The legality of the internment order was upheld by the Supreme Court of the United States in Korematsu v. United States; this ruling has never been explicitly overturned. Korematsu’s conviction for evading internment was overturned decades later after the disclosure of new evidence challenging the necessity of the internment, evidence which had been withheld from the courts by the U.S. government during the war.

To commemorate his journey as a civil rights activist posthumously, “Fred Korematsu Day of Civil Liberties and the Constitution” was observed for the first time on his 92nd birthday, January 30, 2011, by the state of California, the first such commemoration for an Asian American in the United States. In 2015, Virginia passed legislation to make it the second state and first commonwealth to permanently recognize each January 30 as Fred Korematsu Day.

To remind us about his fight for civil rights, here are 29 quotes from Fred Korematsu. Enjoy.

Fred Korematsu Quotes

1) If you have the feeling that something is wrong, don’t be afraid to speak up.

2) I was just living my life, and that’s what I wanted to do.

3) It may take time to prove you’re right, but you have to stick to it.

4) I thought what the military was doing was unconstitutional.

5) All of them turned their backs on me at that time because they thought I was a troublemaker.


6) Every day in school, we said the pledge to the flag, ‘with liberty and justice for all,’ and I believed all that.

7) As long as my record stands in federal court, any American citizen can be held in prison or concentration camps without a trial or a hearing.

8) One person can make a difference, even if it takes forty years.

9) I was an American citizen, and I had as many rights as anyone else.

10) I still remember, 40 years ago, when I was shackled and put in prison… Being an American citizen didn’t mean a thing.

11) I lost everything when they put us in prison. I was an enemy alien, a man without a country.

12) I didn’t think that the government would go as far as to include American citizens to be interned without a hearing

13) If anyone should do any pardoning. I should be the one pardoning the government for what they did to the Japanese-American people.

# WHAT THIS TASK INVOLVES
Transcribe the Fred Korematsu passage above word for word, starting with "1) If you have" and going on through "or a hearing.".

# SUPPLIED MATERIAL

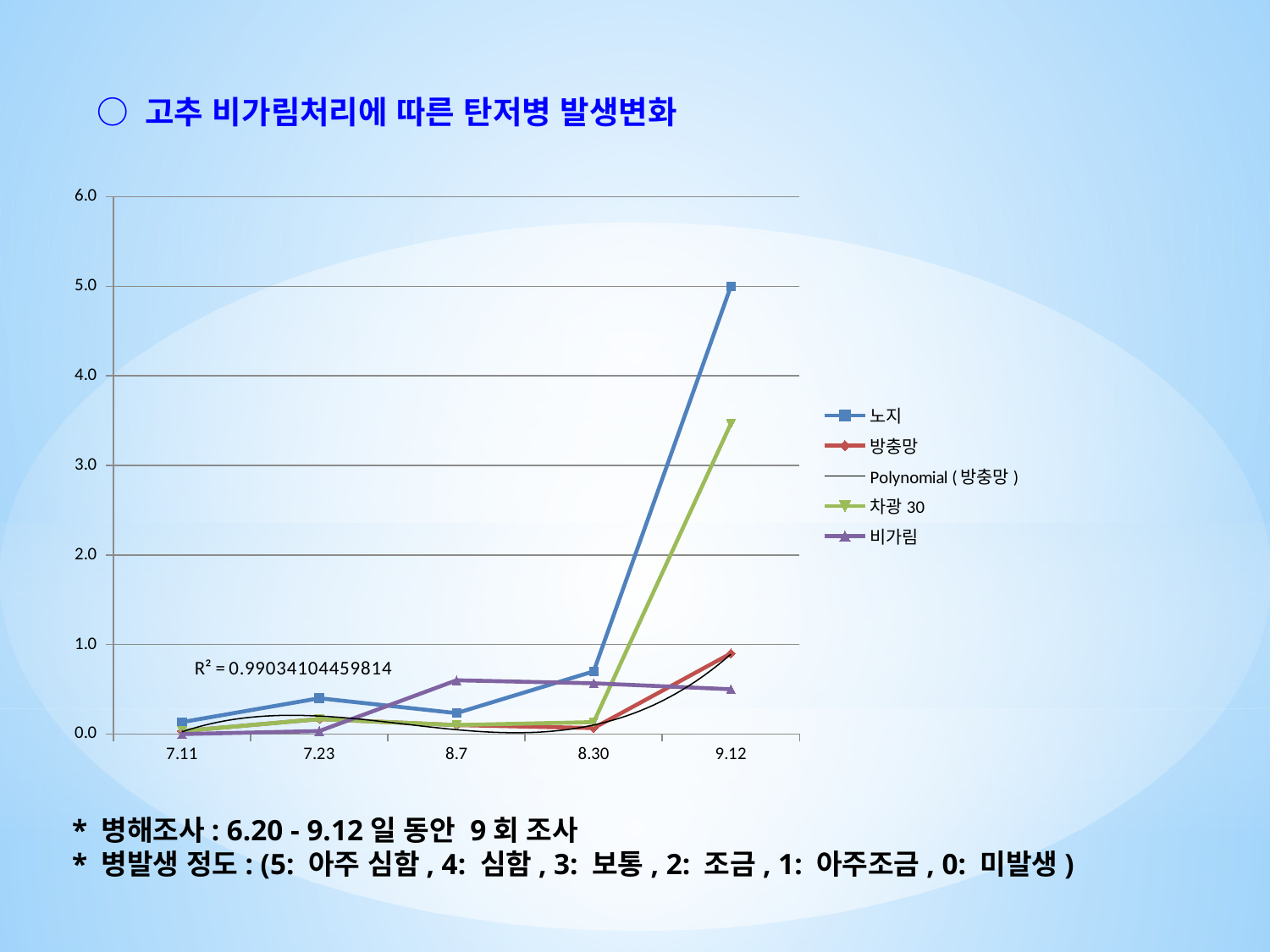
What R² value is printed on the chart? R² = 0.99034104459814 What kind of chart is shown on the slide? line chart Is the value for 노지 at 9.12 greater or less than 4.0? greater At 8.7, which is larger: the value for 비가림 or the value for 노지? 비가림 Is the value for 방충망 at 9.12 greater or less than 1.0? less How many entries does the chart legend list? 5 How many dates are shown on the x axis of the chart? 5 Which series has the highest value at 9.12? 노지 Does the 노지 series rise or fall between 8.30 and 9.12? rise Is the value for 차광 30 at 9.12 greater or less than 3.0? greater At 9.12, which is larger: the value for 노지 or the value for 차광 30? 노지 Which series has the lowest value at 9.12? 비가림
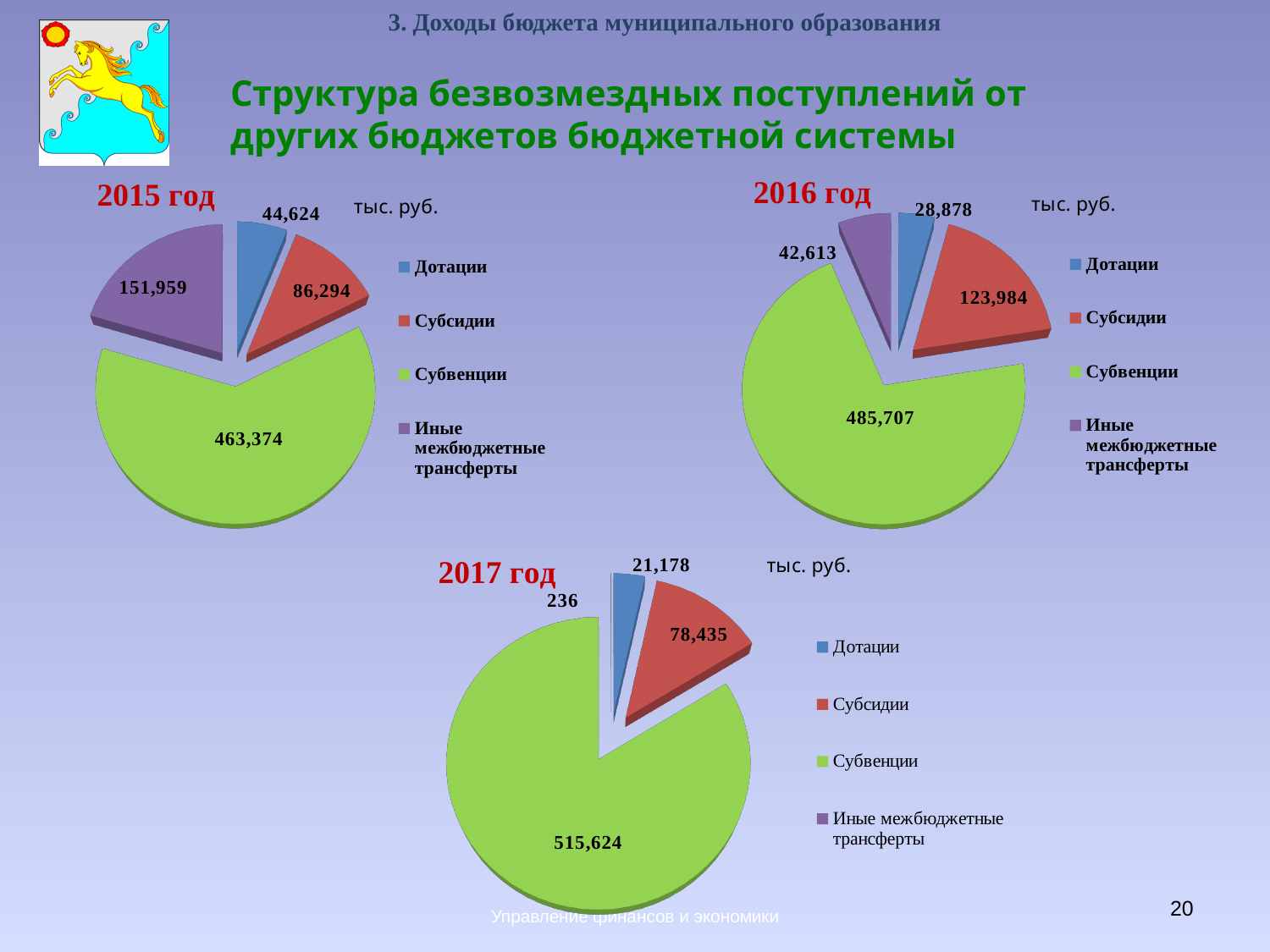
In the 2017 год chart, which category has the largest value? Субвенции In the 2016 год chart, which category has the smallest value? Дотации In the 2015 год chart, what colour is the Субвенции slice? green In the 2016 год chart, what is the difference between Субсидии and Дотации? 95,106 In the 2015 год chart, what is the difference between Субвенции and Иные межбюджетные трансферты? 311,415 In the 2016 год chart, what is the value for Субсидии? 123,984 What kind of chart is used for the 2015 год data? pie chart In the 2017 год chart, which is larger, Дотации or Субсидии? Субсидии In the 2017 год chart, what is the value for Иные межбюджетные трансферты? 236 In the 2015 год chart, what is the value for Субвенции? 463,374 How many categories does the legend of the 2016 год chart list? 4 In the 2015 год chart, what is the value for Иные межбюджетные трансферты? 151,959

# TASK ANSWER
1) If you have the feeling that something is wrong, don’t be afraid to speak up.

2) I was just living my life, and that’s what I wanted to do.

3) It may take time to prove you’re right, but you have to stick to it.

4) I thought what the military was doing was unconstitutional.

5) All of them turned their backs on me at that time because they thought I was a troublemaker.


6) Every day in school, we said the pledge to the flag, ‘with liberty and justice for all,’ and I believed all that.

7) As long as my record stands in federal court, any American citizen can be held in prison or concentration camps without a trial or a hearing.